EXERCISE INSTRUCTIONS: Pick up the live coverage of Johnson's remarks on Russia and Syria where it stops and write the next part.

* Start EXCERPT *

We must remain “very, very tough”, he says. He says the UK is at the forefront of pushing for action against Russia at the UN. It is pushing for an international criminal court investigation. It is keeping the pressure up on sanctions.

But the UK must engage with Russia, he says. It must persuade President Putin that there is an alternative path. If Russia continues on its path, it will become a “rogue nation”. That would be a tragedy, he says.

He says he does not want “endless confrontation” with Russia.

There are things the UK and Russia must do together, like fighting terrorism.

  • Johnson says that it’s “wrong” to talk of a new cold war and that Russia is not as much of a threat as the Soviet Union was.
  • He says UK does not want “endless confrontation” with Russia.

Q: In 2012 William Hague said the government recognised the national coalition of Syrian opposition forces as the sole representatives of the Syrian people. Is that still the case?

Johnson says the national coalition is still recognised, but there might be other groups that legitimately represent the Syrian people.

Johnson says LSE was wrong to say Foreign Office rules on foreigners advising the government have changed

Labour’s Mike Gapes goes next.

Q: You were born in America. Are you what Theresa May described as a citizen of the world.

In part, says Johnson. He recalls what it used to say on pots of honey - produce of more than one country.

Q: Were you offended by Theresa May’s speech that criticised people who saw themselves as citizens of the world?

Johnson says he is a citizen of the UK. But we are also members of one great species.

Q: So why are foreigners being excluded from giving advice to the Foreign Office?

Johnson says this story about foreign academics at the LSE being excluded from Foreign Office consultancy work was wrong. He says it has always been the case that people working for the Foreign Office need security clearance. This was presented to someone at the LSE. The LSE misrepresented this in an internal email, and then someone - possibly a “remoaner” - took it to the press. It was wrong

Q: So the position has not changed?

No, says Johnson.

  • Johnson says LSE was wrong to say Foreign Office rules on foreigners advising the government have changed.

Johnson says he will host meeting of foreign ministers on Sunday to consider new options for Syria

Johnson says on Sunday he will be hosting a meeting of fellow foreign ministers, including the US secretary of state John Kerry, to consider how to proceed in Syria and Iraq.

They feel talks with Russia have “run out of road”, he says.

He says they want to look at all the options.

People have changed their mind on this, he says. He says the Commons debate on Tuesday implied that there was an appetite for action. They will look at “kinetic” options. But whether this leads to action, he cannot prophesy.

  • Johnson says he will host meeting of foreign ministers on Sunday to consider new options for Syria.

* End EXCERPT *
* Start INFORMATION PROVIDED *

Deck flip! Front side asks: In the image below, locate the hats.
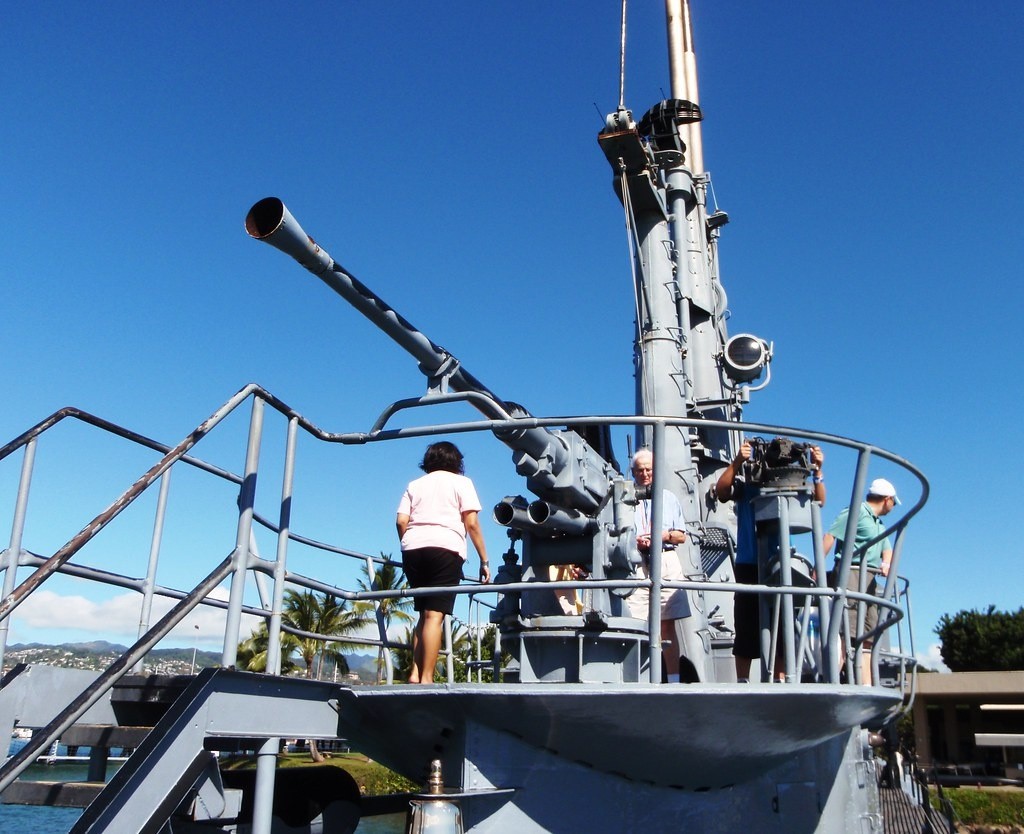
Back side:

* End INFORMATION PROVIDED *

REPLY TO THE TASK:
  • He claims that the public mood has changed and there is now more support for intervention.
Boris Johnson: public mood over Syria intervention has changed

Updated

Boris Johnson says time to look again at economic sanctions against some of the key players in the Assad regime and the Russians

— Patrick Wintour (@patrickwintour) October 13, 2016

Boris Johnson says "a long day's march" from taking up more kinetic/military options in Syria, and all dependent on the US.

— Patrick Wintour (@patrickwintour) October 13, 2016

Updated

BuzzFeed’s Jim Waterson has dug out this, which helps to explain Andrew Rosindell’s interest in Norfolk Island. (See 10.09am.)

Tory MP Andrew Rosindell strangely questioning Boris on Norfolk Island. Helps he got a £2k freebie trip last month. pic.twitter.com/x4bqsvZo7M

— Jim Waterson (@jimwaterson) October 13, 2016

UPDATE: Rosindell’s trip was not a jolly - or at least not just a jolly. There was a serious point to it, because the island has had its autonomy revoked by Australia. Here is the story that Guardian Australia published about the trip that Rosindell made with fellow MPs in the summer.

Updated

Johnson is now talking about Syria.

What is happening in Aleppo is a "gross, gross crime against humanity", Boris Johnson tells FASC.

— Theo Usherwood (@theousherwood) October 13, 2016

The Assad regime is being backed up by the Russians and Iranians, says Mr Johnson. We only re-opened our embassy in Tehran last year.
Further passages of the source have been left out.